Where does the string "html" occur in the entries below? Copy every line where it does.

+===+

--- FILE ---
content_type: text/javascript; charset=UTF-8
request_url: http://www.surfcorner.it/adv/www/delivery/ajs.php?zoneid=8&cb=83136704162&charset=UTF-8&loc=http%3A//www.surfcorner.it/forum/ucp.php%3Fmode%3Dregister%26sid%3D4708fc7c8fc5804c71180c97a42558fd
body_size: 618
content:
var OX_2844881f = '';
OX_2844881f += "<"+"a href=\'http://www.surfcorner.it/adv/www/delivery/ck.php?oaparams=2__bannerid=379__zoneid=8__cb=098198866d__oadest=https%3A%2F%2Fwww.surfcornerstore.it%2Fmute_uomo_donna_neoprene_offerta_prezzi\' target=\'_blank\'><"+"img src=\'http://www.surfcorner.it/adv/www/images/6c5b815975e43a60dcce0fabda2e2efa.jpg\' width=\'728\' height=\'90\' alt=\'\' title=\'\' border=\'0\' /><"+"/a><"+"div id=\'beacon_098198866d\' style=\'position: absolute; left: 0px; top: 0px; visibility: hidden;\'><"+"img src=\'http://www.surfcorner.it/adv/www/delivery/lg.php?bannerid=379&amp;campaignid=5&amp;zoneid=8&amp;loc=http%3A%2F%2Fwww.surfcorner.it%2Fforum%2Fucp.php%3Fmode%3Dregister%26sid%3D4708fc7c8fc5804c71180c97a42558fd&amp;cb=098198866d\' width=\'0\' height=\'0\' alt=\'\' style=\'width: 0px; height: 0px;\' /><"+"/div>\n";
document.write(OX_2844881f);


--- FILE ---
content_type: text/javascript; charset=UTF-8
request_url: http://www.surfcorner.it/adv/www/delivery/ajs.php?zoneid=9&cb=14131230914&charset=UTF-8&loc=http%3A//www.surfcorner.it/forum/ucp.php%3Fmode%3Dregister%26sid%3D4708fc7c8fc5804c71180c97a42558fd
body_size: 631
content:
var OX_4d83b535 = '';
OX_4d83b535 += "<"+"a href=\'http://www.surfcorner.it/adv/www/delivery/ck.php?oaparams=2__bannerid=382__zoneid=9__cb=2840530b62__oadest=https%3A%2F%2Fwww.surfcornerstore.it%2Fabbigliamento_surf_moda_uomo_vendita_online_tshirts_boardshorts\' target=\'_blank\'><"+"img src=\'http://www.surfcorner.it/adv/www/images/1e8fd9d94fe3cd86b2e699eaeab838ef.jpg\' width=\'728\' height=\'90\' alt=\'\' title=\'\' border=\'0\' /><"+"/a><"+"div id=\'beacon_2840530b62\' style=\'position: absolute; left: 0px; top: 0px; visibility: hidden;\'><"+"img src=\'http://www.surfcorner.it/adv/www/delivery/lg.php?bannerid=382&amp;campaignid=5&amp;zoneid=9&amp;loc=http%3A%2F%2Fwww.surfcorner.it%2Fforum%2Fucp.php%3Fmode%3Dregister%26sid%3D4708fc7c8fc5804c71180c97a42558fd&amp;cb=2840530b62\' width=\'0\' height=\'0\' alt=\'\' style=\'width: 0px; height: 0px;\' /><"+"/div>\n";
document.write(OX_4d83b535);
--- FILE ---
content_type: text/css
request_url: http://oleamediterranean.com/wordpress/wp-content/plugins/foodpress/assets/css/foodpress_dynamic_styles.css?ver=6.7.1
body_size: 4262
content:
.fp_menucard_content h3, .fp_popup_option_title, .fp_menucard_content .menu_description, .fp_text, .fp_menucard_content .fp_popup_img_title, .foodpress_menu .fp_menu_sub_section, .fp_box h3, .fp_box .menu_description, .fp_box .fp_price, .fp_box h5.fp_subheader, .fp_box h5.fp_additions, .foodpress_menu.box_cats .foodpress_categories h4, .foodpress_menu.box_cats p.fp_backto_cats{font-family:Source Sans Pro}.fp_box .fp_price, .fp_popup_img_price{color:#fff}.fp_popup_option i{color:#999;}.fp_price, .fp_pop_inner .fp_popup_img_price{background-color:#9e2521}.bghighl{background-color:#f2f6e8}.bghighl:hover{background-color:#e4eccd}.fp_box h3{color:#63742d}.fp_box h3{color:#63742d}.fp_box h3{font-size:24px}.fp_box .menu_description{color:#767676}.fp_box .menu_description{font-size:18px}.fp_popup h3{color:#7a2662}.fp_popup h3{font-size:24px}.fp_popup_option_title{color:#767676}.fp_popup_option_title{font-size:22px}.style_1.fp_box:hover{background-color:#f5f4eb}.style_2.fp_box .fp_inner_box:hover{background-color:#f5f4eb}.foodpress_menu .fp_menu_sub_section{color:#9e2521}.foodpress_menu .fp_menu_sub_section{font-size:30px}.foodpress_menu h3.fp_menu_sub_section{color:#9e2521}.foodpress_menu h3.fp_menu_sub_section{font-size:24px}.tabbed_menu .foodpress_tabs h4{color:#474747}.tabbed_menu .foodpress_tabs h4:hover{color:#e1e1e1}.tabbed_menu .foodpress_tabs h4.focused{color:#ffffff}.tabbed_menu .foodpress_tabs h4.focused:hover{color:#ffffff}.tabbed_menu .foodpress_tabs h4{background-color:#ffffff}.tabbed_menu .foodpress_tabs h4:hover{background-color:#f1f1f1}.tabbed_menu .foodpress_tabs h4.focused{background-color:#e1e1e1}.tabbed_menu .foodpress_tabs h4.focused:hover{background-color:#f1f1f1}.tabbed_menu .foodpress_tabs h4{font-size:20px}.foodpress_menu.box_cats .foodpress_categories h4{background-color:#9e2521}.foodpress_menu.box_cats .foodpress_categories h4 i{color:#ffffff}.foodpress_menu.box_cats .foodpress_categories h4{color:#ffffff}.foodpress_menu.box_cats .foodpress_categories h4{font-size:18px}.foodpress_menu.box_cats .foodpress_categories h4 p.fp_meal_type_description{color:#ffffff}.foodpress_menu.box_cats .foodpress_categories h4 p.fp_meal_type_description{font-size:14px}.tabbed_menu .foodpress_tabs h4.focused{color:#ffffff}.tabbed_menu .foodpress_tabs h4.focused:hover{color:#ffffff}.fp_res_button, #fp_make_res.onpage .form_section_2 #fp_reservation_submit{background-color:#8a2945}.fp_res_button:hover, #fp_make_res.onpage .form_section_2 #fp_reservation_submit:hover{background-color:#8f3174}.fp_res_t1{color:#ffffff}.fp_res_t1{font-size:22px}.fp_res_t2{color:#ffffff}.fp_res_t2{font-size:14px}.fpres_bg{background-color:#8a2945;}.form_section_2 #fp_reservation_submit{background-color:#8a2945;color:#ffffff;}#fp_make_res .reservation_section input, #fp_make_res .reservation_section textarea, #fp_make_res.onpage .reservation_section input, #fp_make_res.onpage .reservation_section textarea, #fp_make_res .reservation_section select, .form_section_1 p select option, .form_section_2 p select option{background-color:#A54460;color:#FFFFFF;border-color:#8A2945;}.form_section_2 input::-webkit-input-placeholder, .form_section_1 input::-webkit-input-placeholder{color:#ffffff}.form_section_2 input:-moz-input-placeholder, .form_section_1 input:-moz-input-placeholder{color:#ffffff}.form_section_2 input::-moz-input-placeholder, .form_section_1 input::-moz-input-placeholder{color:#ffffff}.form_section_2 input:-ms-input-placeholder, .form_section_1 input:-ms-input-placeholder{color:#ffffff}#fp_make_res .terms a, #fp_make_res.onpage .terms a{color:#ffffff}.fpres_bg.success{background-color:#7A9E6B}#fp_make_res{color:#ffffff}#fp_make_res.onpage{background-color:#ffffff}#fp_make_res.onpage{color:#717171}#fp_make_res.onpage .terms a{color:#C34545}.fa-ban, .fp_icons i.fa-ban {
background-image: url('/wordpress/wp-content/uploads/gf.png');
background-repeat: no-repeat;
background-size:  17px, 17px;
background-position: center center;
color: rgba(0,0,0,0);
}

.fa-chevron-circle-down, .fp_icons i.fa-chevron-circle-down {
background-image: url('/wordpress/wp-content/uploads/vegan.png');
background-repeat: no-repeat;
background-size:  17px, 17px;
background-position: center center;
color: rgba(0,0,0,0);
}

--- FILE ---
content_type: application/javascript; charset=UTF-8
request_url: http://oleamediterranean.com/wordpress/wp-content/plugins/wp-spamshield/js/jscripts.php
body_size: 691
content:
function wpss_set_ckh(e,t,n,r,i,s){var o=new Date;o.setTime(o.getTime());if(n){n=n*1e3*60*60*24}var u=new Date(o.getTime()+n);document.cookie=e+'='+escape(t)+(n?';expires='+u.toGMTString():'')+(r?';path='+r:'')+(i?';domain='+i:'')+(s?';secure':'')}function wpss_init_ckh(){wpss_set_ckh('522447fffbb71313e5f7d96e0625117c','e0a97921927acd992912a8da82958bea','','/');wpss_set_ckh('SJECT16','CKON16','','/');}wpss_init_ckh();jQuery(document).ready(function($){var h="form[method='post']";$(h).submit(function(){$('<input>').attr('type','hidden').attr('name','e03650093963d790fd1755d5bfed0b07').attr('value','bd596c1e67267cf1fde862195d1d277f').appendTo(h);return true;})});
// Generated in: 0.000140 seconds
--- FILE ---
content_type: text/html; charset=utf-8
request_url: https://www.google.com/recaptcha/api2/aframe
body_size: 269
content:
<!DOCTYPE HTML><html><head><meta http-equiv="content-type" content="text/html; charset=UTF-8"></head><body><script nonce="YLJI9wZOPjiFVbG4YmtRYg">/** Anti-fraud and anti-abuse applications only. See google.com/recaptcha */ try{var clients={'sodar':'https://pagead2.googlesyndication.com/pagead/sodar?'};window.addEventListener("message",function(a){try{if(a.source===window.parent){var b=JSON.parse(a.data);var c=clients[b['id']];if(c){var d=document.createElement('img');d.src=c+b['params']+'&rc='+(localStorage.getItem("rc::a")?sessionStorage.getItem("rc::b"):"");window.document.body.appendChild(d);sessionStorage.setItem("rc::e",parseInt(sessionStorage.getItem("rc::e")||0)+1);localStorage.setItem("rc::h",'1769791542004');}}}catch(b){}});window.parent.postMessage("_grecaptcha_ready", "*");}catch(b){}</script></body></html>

+===+

> [EXERCISE SOLUTION]:
content_type: text/html; charset=utf-8
<!DOCTYPE HTML><html><head><meta http-equiv="content-type" content="text/html; charset=UTF-8"></head><body><script nonce="YLJI9wZOPjiFVbG4YmtRYg">/** Anti-fraud and anti-abuse applications only. See google.com/recaptcha */ try{var clients={'sodar':'https://pagead2.googlesyndication.com/pagead/sodar?'};window.addEventListener("message",function(a){try{if(a.source===window.parent){var b=JSON.parse(a.data);var c=clients[b['id']];if(c){var d=document.createElement('img');d.src=c+b['params']+'&rc='+(localStorage.getItem("rc::a")?sessionStorage.getItem("rc::b"):"");window.document.body.appendChild(d);sessionStorage.setItem("rc::e",parseInt(sessionStorage.getItem("rc::e")||0)+1);localStorage.setItem("rc::h",'1769791542004');}}}catch(b){}});window.parent.postMessage("_grecaptcha_ready", "*");}catch(b){}</script></body></html>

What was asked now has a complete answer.